### 提示文
良いフィット感のためなら、妥協はしません!
Shetland Fox・KENSINGTONシリーズの内羽根式ストレートチップです。一見何気ない顔つきですが、設計はインポートシューズ以上に凝りに凝りまくっています。ムラ感がむしろ艶やかに見える、イタリア・イルチア社のカーフも魅力的! |
最初にご紹介したいのは、やはりこのブランドのフラッグシップであるKENSINGTONシリーズでしょう。ご覧のとおり、一見極々普通の「伝統的ないい靴」的な顔立ちですが、実力はその期待をある意味心地よく裏切る、大変進歩的なものです。
「ファクトリーである程度の数を製造する靴として、技術と美観をどこまで極めることができるか」
を徹底的に追求したシリーズと言え、この品質でインポート品ですと恐らく10万円近辺の価格設定にならざるを得ないのではないでしょうか?
例えば快適な履き心地に繋がる「深い絞り込み」を土踏まず部の内くるぶし側だけでなく外くるぶし側にも出すため、このシリーズでは底付けの製法を「前半分グッドイヤー・ウェルテッド、後半分マッケイ」と手の込んだハイブリッド状態にしたのが特筆すべき点です。マッケイ製法を採用した部分はウェルトも中底のリブも付けなくて済むので、そのエリアの底面を結果的に薄くでき、単にフィット感だけでなく軽量化と見栄えの向上にも貢献しています。また、底の表面からは縫い糸が見ない「伏せ縫い」状態になっているものの、この靴はもちろん純正のオールソールリペアが可能ですのでご安心あれ!
######
### 提供資料
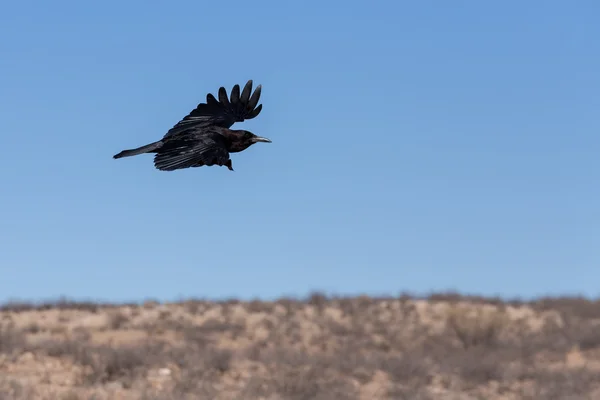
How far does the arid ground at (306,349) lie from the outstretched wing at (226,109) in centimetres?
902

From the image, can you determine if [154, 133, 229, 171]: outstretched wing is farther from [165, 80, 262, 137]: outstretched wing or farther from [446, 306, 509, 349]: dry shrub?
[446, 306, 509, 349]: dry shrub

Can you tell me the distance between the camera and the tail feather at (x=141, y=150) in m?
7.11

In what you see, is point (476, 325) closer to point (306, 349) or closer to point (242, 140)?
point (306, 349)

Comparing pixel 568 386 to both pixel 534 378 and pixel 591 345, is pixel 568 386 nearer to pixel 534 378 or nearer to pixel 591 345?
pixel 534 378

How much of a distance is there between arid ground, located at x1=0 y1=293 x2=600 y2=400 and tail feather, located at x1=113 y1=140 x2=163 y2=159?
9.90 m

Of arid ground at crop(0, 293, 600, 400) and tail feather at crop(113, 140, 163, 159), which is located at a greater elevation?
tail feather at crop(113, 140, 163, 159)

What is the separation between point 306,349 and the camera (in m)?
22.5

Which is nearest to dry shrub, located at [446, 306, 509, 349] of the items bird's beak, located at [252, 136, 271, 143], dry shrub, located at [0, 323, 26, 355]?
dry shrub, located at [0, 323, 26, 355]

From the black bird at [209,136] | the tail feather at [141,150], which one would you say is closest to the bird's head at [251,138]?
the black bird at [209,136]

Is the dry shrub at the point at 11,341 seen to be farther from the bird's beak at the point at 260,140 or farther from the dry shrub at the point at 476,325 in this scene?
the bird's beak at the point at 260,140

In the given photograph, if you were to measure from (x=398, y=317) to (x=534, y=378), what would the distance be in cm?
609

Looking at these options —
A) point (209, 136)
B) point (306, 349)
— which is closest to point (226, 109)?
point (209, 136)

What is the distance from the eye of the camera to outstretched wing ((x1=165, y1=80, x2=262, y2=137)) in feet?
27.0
######
### 提供資料
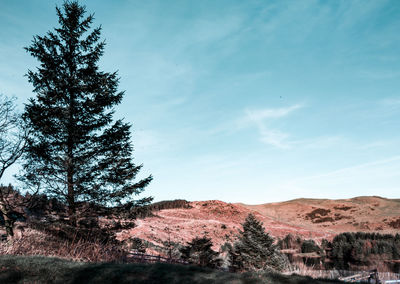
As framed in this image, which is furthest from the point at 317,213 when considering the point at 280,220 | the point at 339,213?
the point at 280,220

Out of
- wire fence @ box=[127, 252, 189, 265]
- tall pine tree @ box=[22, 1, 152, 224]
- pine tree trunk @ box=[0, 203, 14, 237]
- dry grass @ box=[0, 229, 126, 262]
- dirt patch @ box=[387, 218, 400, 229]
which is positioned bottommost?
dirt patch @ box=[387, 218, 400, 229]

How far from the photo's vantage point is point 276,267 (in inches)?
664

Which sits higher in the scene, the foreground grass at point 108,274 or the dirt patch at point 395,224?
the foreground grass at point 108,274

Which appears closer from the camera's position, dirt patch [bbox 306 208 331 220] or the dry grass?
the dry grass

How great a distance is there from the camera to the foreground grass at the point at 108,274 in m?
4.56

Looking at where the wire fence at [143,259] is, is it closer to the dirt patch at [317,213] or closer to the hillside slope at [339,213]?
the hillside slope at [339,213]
######
■ 指示 A
靴の紹介文について、次の問いに本文の記述どおり答えよ。
(i) カーフの製造元であるイルチア社はどこの国の会社か。
(ii) このシリーズの底付けの製法は、前半分と後半分でそれぞれ何か。
(iii) 同じ品質のインポート品なら、価格はどのくらいになると述べられているか。
■ 指示 B
靴の紹介文を、最後の文の後から書き継げ。

■ 模範解答 A
(i) イタリア
(ii) 前半分がグッドイヤー・ウェルテッド、後半分がマッケイ
(iii) 恐らく10万円近辺

■ 模範解答 B
黒はもちろんのこと、特にコニャックブラウンの上品な妖艶さがたまらないアッパーの革は、イタリア・イルチア社で鞣されたもの。以前はレディスの高価格帯の靴に用いられることが多かったこの会社の革ですが、柔らかく滑らかな表面とご覧の通りの素晴らしい色出しで、某ラグジュアリーブランド系紳士靴メーカーの上級グレードに採用された辺りから、ここ数年でメンズの世界でも急速に評価が高まっています。木型や縫製の良さもさることながら、このソフトな革が足にピタッとまとわり付く感触でとどめが刺される履き心地の素晴らしさを、特に近年のインポートシューズを履き慣れた人にこそ味わっていただきたい!
【Shetland Fox/KENSINGTONシリーズ】
■スタイル : ストレートチップ、メダリオン無しフルブローグ。いずれも内羽根式6穴
■色 : ブラック、コニャックブラウン
■アッパー素材 : イタリア・イルチア社製カーフ
■底付け製法 : 前半分グッドイヤー・ウェルテッド、後半分マッケイ
■ソール素材 : オールレザーソール。伏せ縫い仕様
■サイズ : 5 1/2~9 1/2サイズ刻み。 いずれもJIS Eウィズ相当
■価格 : いずれも一足\54,600(税込み)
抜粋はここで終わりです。